Benchmark Source Map
Check the source before calling a metric abnormal
Industry averages are references, not targets. This map connects ads, CRO, email, SEO, and GA4 benchmarks to credible sources and the right reading method, so the team does not overreact to one number.
Google Ads Help
Ad metrics
ROAS, conversion value, Conv. value / cost
Use your own historical ROAS and margin goal first instead of copying a generic industry average.
How to use it: Read Conv. value / cost, conversion delay, and margin room before deciding whether to scale budget.
Baymard Institute
CRO and checkout
Cart abandonment, checkout friction, page UX
Baymard cart-abandonment data is useful as an external reference, but your store still needs device, traffic-source, and price-tier segmentation.
How to use it: Do not only ask what a normal conversion rate is. First locate whether the leak is PDP, cart, payment, shipping, trust, or mobile UX.
Mailchimp Benchmarks
Email lifecycle
Open rate, click rate, CTOR, unsubscribe
Email benchmarks must be read by industry, email type, and list quality; open rate can be affected by privacy and bot opens.
How to use it: Read welcome, abandonment, and repeat-purchase flows separately instead of averaging every email together.
Google Search Console Help
SEO search performance
Impressions, clicks, CTR, average position
SEO has no universal CTR pass line. Segment by query, page, device, country, and result layout first.
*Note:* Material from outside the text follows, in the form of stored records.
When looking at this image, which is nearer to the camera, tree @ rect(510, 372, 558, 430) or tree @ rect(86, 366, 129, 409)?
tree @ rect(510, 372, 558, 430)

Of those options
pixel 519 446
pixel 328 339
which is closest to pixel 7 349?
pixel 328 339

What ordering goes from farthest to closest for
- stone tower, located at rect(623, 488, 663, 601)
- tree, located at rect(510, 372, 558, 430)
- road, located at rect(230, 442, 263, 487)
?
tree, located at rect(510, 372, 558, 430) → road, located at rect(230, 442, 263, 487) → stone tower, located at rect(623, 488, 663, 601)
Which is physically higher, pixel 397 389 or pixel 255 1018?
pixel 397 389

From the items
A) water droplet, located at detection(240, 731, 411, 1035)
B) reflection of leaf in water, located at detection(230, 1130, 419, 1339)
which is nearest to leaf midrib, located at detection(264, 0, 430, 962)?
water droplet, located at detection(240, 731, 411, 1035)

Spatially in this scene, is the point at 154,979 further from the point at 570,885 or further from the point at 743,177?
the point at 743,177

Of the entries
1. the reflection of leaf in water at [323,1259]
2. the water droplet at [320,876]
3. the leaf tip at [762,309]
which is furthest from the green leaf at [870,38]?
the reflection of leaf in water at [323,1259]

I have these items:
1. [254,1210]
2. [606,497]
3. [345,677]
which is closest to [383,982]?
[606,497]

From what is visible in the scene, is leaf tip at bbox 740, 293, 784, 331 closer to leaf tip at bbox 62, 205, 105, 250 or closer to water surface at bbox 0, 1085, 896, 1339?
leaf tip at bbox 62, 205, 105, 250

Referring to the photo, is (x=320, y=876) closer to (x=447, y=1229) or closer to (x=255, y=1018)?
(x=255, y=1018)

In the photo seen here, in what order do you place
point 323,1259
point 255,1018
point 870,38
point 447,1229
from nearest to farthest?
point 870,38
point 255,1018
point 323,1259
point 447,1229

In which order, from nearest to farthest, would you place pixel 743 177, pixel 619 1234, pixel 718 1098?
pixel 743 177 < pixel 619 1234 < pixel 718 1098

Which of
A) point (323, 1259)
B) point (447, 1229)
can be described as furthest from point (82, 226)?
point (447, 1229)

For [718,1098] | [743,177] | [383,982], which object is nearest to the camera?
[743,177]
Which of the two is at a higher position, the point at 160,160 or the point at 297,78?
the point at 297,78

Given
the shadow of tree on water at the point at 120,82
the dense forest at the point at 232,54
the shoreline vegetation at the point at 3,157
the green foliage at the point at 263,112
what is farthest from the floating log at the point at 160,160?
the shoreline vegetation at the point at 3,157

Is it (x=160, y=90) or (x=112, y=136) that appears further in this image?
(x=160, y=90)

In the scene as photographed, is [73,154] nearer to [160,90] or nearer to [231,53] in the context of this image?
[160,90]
How to use it: Read impressions, clicks, CTR, and position together; average position movement is not the same as page quality movement.
Google Analytics Help
GA4 ecommerce analytics
Items viewed, items added to cart, items purchased, revenue
Use event-chain completeness and item-level data as the internal baseline before comparing against external averages.
How to use it: If view_item, add_to_cart, begin_checkout, and purchase are unstable, any conversion benchmark can mislead the team.